Montenegro em situação de “potencial guerra civil”
15 mai, 2020 - 23:02 • Filipe d'Avillez
O conflito entre a Igreja Ortodoxa Sérvia e as autoridades montenegrinas continua a subir de tom. Um bispo e vários padres foram detidos por liderar uma procissão em tempo de confinamento.
A situação no Montenegro continua muito tensa e pode mesmo chegar a um estado de guerra civil, opondo os cidadãos que se consideram sérvios contra os nacionalistas montenegrinos e membros de minorias étnicas e religiosas.

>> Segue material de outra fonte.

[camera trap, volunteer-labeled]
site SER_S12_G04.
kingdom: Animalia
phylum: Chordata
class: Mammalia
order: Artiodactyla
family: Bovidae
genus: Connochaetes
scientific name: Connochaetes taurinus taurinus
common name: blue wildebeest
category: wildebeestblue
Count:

No mais recente desenvolvimento um bispo e vários padres da Igreja Ortodoxa Sérvia foram detidos pela polícia montenegrina depois de terem participado numa procissão. As autoridades dizem que se trata de um caso de violação das regras de confinamento por causa da pandemia, mas os fiéis acreditam que se trata de mais um ato hostil contra a sua comunidade.
Milhares de pró-sérvios juntaram-se em vários pontos do país para se manifestarem contra o Governo e os protestos degeneraram várias vezes em violência, com os manifestantes a queixar-se de força excessiva por parte da polícia.
O Montenegro separou-se da Sérvia em 2006, num referendo em que os independentistas venceram por uma pequena diferença e num cenário em que parecia mais provável o território conseguir entrar para a União Europeia sem a Sérvia.
Uma grande percentagem da população, porém, continua a considerar-se etnicamente sérvia e a esmagadora maioria dos montenegrinos pertence à Igreja Ortodoxa Sérvia. Existe uma Igreja Ortodoxa Montenegrina, mas não é reconhecida por mais nenhuma comunidade ortodoxa e reúne apenas 30% da população do país.
O espetro de um conflito armado é real, numa região que ainda tem presente na memória a terrível guerra na ex-Jugoslávia.
“O Montenegro é historicamente um território sérvio. O Reino do Montenegro era um estado etnicamente sérvio, tal como o Reino da Sérvia, não havia diferença de identidade”, explica Aleksandar Rakovic, historiador no Instituto de História Moderna em Belgrado.
“Hoje a identidade dos montenegrinos ortodoxos está dividida em três: sérvios, montenegrinos que falam sérvio e montenegrinos que falam a chamada língua montenegrina”, acrescenta o historiador.
Infelizmente existe o potencial para uma guerra civil entre defensores do regime montenegrino e minorias etno-religiosas, por um lado e crentes da Igreja Ortodoxa Sérvia, por outro. Isto não é algo que a população sérvia deseja pois só beneficiaria a ala dura da liderança montenegrina, como o Presidente Milo Djukanovic, que tem um longo historial de causar divisão”, conclui.
Irmãos de sangue
O atual estado de conflito foi espoletado por uma lei passada pelo Governo montenegrino que decreta que todas as comunidades religiosas têm de comprovar que já eram donas dos seus terrenos e propriedades antes de 1918, caso contrário o Governo pode nacionalizá-los.
A questão é que até 1918 existia uma Igreja montenegrina, mas esta foi dissolvida e passou a incorporar a Igreja Ortodoxa da Sérvia a partir da unificação dos reinos. Em 1993 um monge que tinha sido expulso da Igreja Sérvia fundou a Igreja Ortodoxa de Montenegro, que reclama agora ser sucessora da Igreja de 1918.
Caso o Governo entenda que essa reivindicação é correta, fica com mão livre para passar igrejas, mosteiros e terrenos da Igreja Sérvia para a Igreja de Montenegro. A Igreja montenegrina tem pretendido fazer isso mesmo ao longo dos últimos anos. O Governo, entretanto, nega que seja essa a sua intenção, mas a oposição, pela voz do partido pró-sérvio Frente Democrática, diz que é precisamente isso que está a acontecer.
“Com esta lei o Estado de Montenegro quer confiscar a propriedade da Igreja Ortodoxa Sérvia no Montenegro (mosteiros, igrejas e artefactos). Assim, pretende roubar os rendimentos que a Igreja Sérvia recebe regularmente das centenas de milhares de peregrinos que costumam visitar a partir de toda a antiga Jugoslávia”, explica Rakovic.